En cierto sentido, las diferencias que existen entre Bolsonaro y Kast son más bien de forma que de contenido, siendo que este último intenta convencer a sus electores manteniendo un perfil más moderado y pulcro, reflexionando con cuidado sobre lo que va a decir. A su lado, Bolsonaro parece un desequilibrado y un chulo, con sus alusiones frecuentes a la escatología y la excrecencia humana, como ya lo he explicitado en una columna anterior (Bolsonaro y la irrupción del fascismo escatológico). Pero en el fondo ambos desprecian todas las formas de organización ciudadana y las conquistas obtenidas por las y los trabajadores a través de décadas de luchas y demandas por el cumplimiento de sus derechos laborales. Con mayor o menor efusividad, ambos tienen nostalgia de las dictaduras cívico-militar que se impusieron en sus respectivos países, aunque a diferencia de su homologo Kast, el presidente brasileño siempre reivindica sin ningún pudor el papel de la tortura y el asesinato que se produjeron durante el llamado proceso de restauración o normalización nacional.
Ambos se apoyan en un fenómeno de fascismo cultural que desprecia las expresiones de la diversidad, la consolidación de los derechos de la mayoría de la población y la emergencia de la cultura popular de sus respectivos países. En el caso del fascismo cultural de una parte de los brasileños, se puede apreciar como para este segmento que adscribe a una perspectiva elitista de la política y de la vida, es insoportable que el voto de un obrero o un campesino valga lo mismo que el voto de un ciudadano ilustrado e informado.
Con todas sus particularidades y diferencias de estilo, tanto Kast como Bolsonaro se alimentan en la frustración de las clases medias que vienen experimentando una caída en el estándar de vida, viendo como comparativamente hubo un mejoramiento en las condiciones de existencia de las clases subalternas o “inferiores”, constatando con estupor como una empleada doméstica podía viajar en avión al exterior o como un hijo de operario o sirvienta puede llegar a obtener un título universitario de una carrera tradicional (Radiografía de un retroceso).
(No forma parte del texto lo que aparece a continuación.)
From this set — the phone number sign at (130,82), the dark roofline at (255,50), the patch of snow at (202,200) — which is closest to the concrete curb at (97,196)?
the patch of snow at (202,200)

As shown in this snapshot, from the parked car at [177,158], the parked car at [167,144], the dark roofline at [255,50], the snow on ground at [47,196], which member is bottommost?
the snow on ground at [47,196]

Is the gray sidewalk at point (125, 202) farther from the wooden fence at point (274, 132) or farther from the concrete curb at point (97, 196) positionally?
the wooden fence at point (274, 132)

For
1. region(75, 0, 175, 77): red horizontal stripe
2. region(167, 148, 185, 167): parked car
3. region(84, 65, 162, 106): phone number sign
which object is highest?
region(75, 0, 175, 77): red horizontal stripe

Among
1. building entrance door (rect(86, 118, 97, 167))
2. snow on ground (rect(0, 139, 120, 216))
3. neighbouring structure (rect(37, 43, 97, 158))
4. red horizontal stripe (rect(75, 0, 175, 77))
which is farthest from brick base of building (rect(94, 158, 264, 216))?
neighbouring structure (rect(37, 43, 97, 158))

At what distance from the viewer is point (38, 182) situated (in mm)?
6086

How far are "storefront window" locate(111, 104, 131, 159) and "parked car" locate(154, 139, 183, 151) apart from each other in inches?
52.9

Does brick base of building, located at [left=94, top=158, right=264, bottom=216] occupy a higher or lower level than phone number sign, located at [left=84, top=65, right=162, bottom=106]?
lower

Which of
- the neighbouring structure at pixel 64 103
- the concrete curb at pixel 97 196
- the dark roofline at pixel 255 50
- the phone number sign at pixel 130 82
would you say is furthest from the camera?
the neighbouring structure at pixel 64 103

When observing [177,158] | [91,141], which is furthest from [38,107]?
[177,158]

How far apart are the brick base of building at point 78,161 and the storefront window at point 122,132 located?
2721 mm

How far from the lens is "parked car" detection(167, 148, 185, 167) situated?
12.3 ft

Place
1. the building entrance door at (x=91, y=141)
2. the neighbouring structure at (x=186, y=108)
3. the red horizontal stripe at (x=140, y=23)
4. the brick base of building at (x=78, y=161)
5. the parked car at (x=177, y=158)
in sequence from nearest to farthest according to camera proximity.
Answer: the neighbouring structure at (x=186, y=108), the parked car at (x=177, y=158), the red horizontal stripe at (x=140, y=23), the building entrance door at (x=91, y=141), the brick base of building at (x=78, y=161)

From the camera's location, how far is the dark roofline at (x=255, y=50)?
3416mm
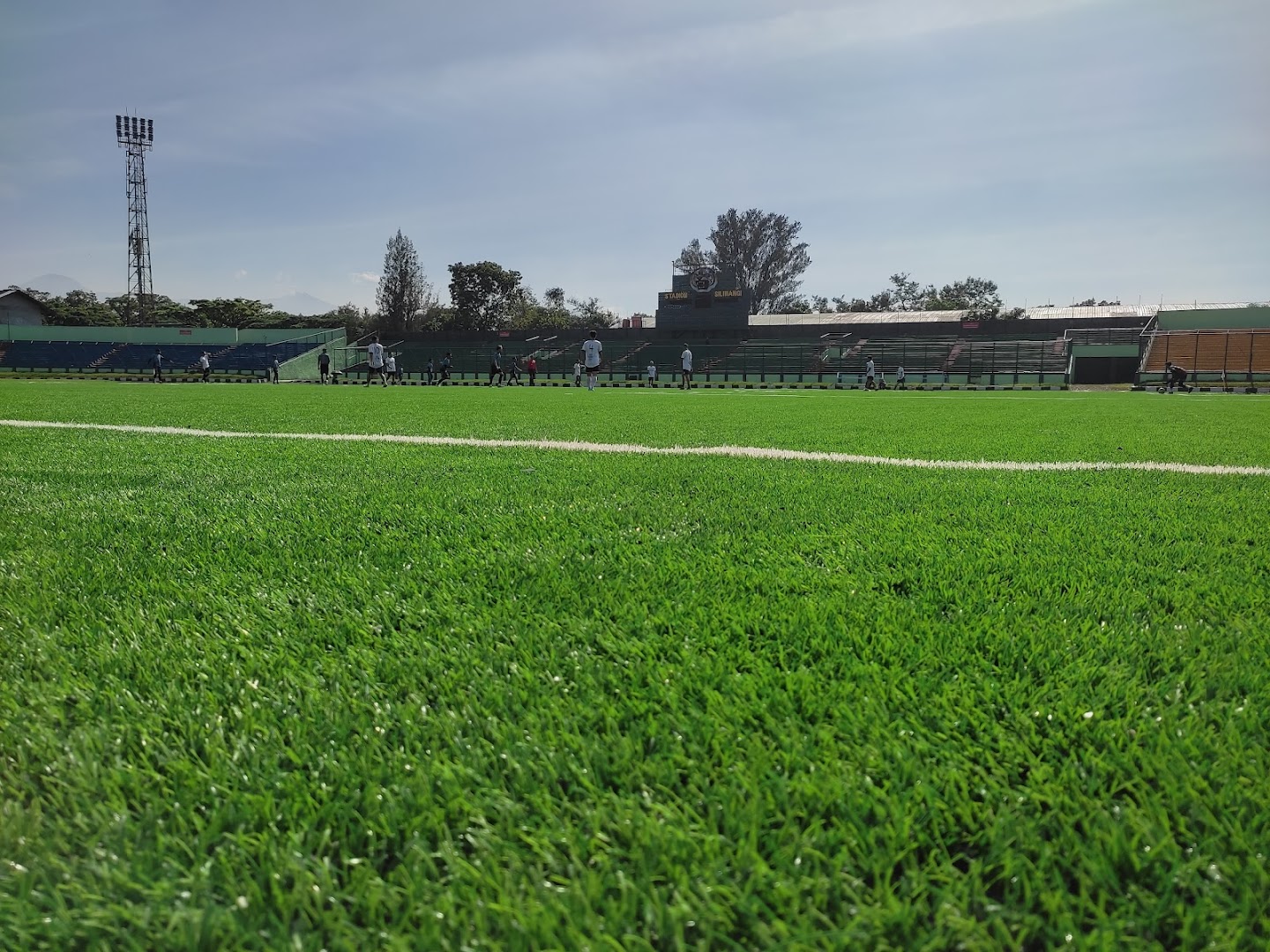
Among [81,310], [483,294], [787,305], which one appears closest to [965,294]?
[787,305]

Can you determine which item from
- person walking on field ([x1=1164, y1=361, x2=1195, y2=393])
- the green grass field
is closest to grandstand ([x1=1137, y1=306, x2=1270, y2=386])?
person walking on field ([x1=1164, y1=361, x2=1195, y2=393])

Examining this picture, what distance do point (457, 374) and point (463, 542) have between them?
46.2 meters

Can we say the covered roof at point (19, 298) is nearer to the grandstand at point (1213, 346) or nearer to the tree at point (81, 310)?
the tree at point (81, 310)

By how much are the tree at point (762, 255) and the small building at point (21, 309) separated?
62.4 metres

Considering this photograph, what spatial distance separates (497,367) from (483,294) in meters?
50.4

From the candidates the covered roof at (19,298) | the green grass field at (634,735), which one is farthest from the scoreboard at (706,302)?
the covered roof at (19,298)

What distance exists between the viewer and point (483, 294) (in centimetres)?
7875

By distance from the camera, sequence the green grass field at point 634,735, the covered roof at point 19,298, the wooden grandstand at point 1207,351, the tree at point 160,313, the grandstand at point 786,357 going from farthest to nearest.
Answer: the tree at point 160,313
the covered roof at point 19,298
the grandstand at point 786,357
the wooden grandstand at point 1207,351
the green grass field at point 634,735

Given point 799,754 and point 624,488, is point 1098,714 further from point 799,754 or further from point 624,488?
point 624,488

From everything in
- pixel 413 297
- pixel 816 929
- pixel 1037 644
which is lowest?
pixel 816 929

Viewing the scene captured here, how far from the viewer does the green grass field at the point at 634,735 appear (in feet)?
2.89

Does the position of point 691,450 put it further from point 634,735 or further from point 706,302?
point 706,302

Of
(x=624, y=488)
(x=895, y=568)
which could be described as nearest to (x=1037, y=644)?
(x=895, y=568)

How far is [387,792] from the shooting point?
1.10 metres
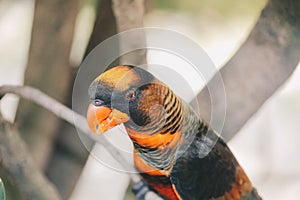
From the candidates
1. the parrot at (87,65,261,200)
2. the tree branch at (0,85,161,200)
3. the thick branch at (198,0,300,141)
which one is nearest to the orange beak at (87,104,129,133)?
the parrot at (87,65,261,200)

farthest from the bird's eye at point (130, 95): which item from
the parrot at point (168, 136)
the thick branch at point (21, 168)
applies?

De la mano de una visión elitista de la sociedad, este fascismo se apoya en el militarismo y la amenaza permanente a las instituciones democráticas como una forma de chantaje político para imponer sus planteamientos. A pesar de su acecho permanente, corresponde a las mayorías democráticas estar alertas y hacer un esfuerzo de recuperación constante de la memoria histórica para bloquear los arrebatos y las perversidades de este paradigma que solo le acarreó miseria, destrucción y muerte a la humanidad.
Fernando de la Cuadra es Doctor en Ciencias Sociales. Editor del Blog Socialismo y Democracia.